These two supposedly Marxist currents have refused to develop new ideas and ways of working to break down far left sectarianism – beyond the electoral questions – in order to attract
the non-aligned socialist forces outside. The splits obviously further discredit the idea of socialism and left unity, and put the socialist revolution further into a future that looks uncertain and which ought to be a favourable environment for growth of anticapitalist sentiments in the working class.
The SWP is quietly on its way out of Solidarity despite having carried majority support for the resolutions it put forward at Conference and indeed worked hard to build the election campaign.

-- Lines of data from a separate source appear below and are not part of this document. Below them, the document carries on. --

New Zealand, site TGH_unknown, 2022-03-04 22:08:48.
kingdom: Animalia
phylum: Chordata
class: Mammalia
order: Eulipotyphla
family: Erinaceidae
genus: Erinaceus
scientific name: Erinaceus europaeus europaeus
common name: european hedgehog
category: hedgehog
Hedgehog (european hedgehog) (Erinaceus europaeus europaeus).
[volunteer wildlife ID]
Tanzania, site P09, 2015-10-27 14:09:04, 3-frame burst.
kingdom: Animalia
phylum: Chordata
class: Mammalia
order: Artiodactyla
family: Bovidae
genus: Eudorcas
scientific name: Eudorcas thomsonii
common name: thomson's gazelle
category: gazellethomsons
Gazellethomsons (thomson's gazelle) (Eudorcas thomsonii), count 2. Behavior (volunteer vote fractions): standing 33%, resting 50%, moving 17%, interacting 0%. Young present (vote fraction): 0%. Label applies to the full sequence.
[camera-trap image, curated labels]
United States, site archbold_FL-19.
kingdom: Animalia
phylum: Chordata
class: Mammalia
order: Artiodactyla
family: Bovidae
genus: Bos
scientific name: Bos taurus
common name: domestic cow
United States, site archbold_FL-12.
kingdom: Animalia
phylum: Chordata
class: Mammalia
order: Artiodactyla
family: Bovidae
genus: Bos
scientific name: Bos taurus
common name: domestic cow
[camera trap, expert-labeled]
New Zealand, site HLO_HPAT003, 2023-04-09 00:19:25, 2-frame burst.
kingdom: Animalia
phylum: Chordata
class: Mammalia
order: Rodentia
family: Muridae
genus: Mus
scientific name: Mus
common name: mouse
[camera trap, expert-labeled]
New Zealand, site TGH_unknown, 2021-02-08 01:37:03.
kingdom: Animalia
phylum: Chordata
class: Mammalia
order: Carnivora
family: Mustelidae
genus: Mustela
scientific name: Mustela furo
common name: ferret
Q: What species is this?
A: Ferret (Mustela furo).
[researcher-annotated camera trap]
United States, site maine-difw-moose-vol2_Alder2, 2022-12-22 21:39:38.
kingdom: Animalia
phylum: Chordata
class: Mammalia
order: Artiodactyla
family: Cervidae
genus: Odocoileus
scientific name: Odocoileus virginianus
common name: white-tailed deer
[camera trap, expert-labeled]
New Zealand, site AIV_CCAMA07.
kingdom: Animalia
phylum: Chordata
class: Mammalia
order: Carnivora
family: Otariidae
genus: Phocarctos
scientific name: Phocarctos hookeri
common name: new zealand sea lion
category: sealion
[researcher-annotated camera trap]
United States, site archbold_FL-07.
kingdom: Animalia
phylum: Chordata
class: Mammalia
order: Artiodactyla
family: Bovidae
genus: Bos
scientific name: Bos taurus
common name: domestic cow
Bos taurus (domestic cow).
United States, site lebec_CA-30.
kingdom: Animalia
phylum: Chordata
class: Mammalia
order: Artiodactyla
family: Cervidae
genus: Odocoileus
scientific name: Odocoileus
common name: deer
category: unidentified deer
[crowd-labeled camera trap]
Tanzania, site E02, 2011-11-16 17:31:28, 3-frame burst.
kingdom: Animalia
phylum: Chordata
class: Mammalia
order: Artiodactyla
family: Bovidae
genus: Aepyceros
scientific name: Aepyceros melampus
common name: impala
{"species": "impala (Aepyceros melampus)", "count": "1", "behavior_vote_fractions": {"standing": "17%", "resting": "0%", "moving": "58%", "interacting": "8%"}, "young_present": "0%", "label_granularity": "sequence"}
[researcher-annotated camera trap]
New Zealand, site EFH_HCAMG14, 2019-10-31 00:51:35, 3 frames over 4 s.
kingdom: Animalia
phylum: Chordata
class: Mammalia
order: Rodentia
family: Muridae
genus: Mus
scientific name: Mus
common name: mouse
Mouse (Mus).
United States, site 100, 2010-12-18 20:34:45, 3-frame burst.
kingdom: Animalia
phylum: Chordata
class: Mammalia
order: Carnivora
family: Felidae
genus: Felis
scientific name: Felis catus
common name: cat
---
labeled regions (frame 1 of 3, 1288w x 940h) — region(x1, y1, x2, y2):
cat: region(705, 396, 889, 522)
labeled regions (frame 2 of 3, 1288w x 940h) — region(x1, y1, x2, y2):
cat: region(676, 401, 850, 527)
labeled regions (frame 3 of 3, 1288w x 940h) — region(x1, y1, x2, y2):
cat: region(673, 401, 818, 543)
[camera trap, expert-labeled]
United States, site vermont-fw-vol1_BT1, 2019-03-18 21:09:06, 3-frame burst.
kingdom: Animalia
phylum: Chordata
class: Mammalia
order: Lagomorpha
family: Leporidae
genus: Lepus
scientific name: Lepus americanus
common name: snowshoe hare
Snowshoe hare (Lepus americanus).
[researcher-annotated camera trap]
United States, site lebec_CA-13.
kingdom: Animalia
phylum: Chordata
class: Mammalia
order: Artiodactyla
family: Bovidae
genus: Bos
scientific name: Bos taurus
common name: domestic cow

The non-aligned sections of Solidarity are now too depleted to bear the dog-fights between SWP and CWI over trade union and student orientation. The CWI trade unionists in charge of Glasgow UNISON played an appalling role first opposing, th
en isolating the daycare workers strike. While they were right to challenge the CWI’s trade union record, the SWP were consistent in their reluctance to build Solidarity branches wherever it would cut across building the SWP’s branches.
Had they built Solidarity branches in areas where we weren’t able to mount much activity (in about 40% of Glasgow untouched by leafletting) we would certainly have got more councillors elected (we came very close with 800 votes and 4th place in East Centre ward. Ruth Black would not then have been 100% of our representation) . Maybe even got those extra 2000 votes to get Tommy back in. Who knows?
The SWP tried from the start to limit Solidarity to being merely an electoral “united front of a special type” given their opposition to an “SSP Mark 2” and their move to more public political work by selling their paper. Anyone in Respect or the pre-Split SSP will be familiar with this pattern of SWP waining and fluxing interest.
Solidarity rightly had no ban on public platform material – a welcome change from the ingrained institutionalised sectarianism within the SSP. What was disturbing was not public CWI and SWP appearances but that they made little or no mention of Solidarity in their work.
More than once I mobilised locals and indeed Tommy along to postworkers picketlines to find SWP members (Glasgow Uni students and their SWP minder) there with no Solidarity identity or materials. I gave them some!
Tommy was as usual very warmly received by the workers and he arranged for a striker to come on his radio show. The posties were very generous in their welcome to the students (who
had made iced fairy cakes which they liked!) but they obviously did not take this new “vanguard of the revolutionary party” too seriously.
We were right to try to rescue something from the ashes of the SSP by forming Solidarity – and to the extent that Ruth Black helped us keep a flag flying for socialism we opened the door to that possibility of rescue. Had Tommy won election that possibility would have been greater but objective forces and pressures squeezing the Green vote as well as the far left’s support meant we could not float in a declining waters.
I could go on with these anecdotes but I won’t. My brief conclusion is that the solution to the crisis of the left cannot come from amongst Solidarity and SSP forces but from a credible and significant break to the left from outside of it – either from New Labour, the trade unions or even the SNP.
Ironically, some of the areas we agree on – building the Scottish wing of the National Shop Stewards Network, and the Scottish Network of Stop the War Coalitions – may bring us all into much closer cooperation than before.